Sending messages with special characters can be quite expensive in terms of maximum characters per message. This should be taken seriously because if even one illegal character is included, message capacity drops from 160 to only 70 characters! This can cause a message to split into multiple parts, increasing the price significantly.

Transliteration is a method of replacing special (unsupported) characters with similar or related characters that are part of the default alphabet. This process ensures that a maximum number of 160 characters per message can still be used in a message, instead of only 70 (because of the different encoding standards). The downside of this approach is that the delivered message will look slightly different.

With this method, you can send messages in your preferred alphabet and they will automatically convert into the appropriately transliterated script. This way you can use the full capacity of the message text without sending any Unicode characters.

Supported alphabets:

  • TURKISH
  • GREEK
  • "CYRILLIC"
  • SERBIAN_CYRILLIC
  • PORTUGUESE
  • SPANISH
  • BALTIC
  • NON_UNICODE

By specifying the desired output alphabet, some unsupported characters will be converted differently, depending on which character is the most appropriate for the selected language.

WARNING

Using any of the alphabets available, transliteration will be done on matching characters recognized by the selected language, leaving other characters untouched. Any character that is not recognized by the selected language and not part of the default alphabet, will be replaced by (.).

NOTE

Using "NON_UNICODE" transliteration message text will be converted from Unicode to GSM charset using all of the available alphabets conversions, leaving unmatched characters replaced with dots (ie. "©™ø- ˆ¨л- ˙˚λ- ∆ƒ∂" will become "..ø- ..l- ..A- ...").

The example below shows how to send a transliterated message.
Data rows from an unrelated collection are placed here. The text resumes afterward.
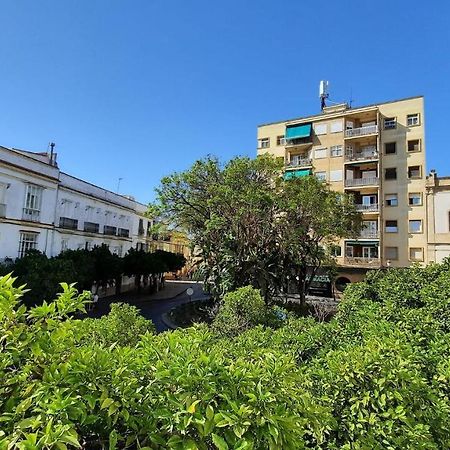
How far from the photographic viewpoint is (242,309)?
10680mm

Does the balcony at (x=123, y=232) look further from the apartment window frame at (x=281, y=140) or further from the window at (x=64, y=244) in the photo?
the apartment window frame at (x=281, y=140)

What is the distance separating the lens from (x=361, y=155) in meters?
33.2

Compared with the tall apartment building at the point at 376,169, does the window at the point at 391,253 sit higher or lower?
lower

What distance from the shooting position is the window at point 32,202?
21.9 metres

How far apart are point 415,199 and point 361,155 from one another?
21.5 ft

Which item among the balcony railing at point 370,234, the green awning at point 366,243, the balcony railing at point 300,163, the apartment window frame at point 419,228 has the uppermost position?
the balcony railing at point 300,163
Just put one of the supported alphabets in the transliteration parameter.

POST /sms/1/text/advanced HTTP/1.1
Host: api.infobip.com
Authorization: Basic QWxhZGRpbjpvcGVuIHNlc2FtZQ==
Content-Type: application/json

{
    "messages":[
        {
            "from":"InfoSMS",
            "destinations":[
                {
                    "to":"41793026727"
                }
            ],
            "text":"Ως Μεγαρικό ψήφισμα είναι γνωστή η απόφαση της Εκκλησίας του δήμου των Αθηναίων (πιθανόν γύρω στο 433/2 π.Χ.) να επιβάλει αυστηρό και καθολικό εμπάργκο στα",
            "transliteration":"GREEK"
        }
    ]
}

Text sent:

Ως Μεγαρικό ψήφισμα είναι γνωστή η απόφαση της Εκκλησίας του δήμου των Αθηναίων (πιθανόν γύρω στο 433/2 π.Χ.) να επιβάλει αυστηρό και καθολικό εμπάργκο στα

Text received by the recipient of the message:

ΩΣ MEΓAPIKO ΨHΦIΣMA EINAI ΓNΩΣTH H AΠOΦAΣH THΣ EKKΛHΣIAΣ TOY ΔHMOY TΩN AΘHNAIΩN (ΠIΘANON ΓYPΩ ΣTO 433/2 Π.X.) NA EΠIBAΛEI AYΣTHPO KAI KAΘOΛIKO EMΠAPΓKO ΣTA

By using transliteration, Greek lower case letters that are not supported in the default alphabet were converted to upper case letters which are supported, as you can see in the table below.

 

 
PREVIEW MESSAGES BEFORE SENDING!

Transliteration may cause unexpected output message text. We recommend using the SMS preview method to explore all options before sending.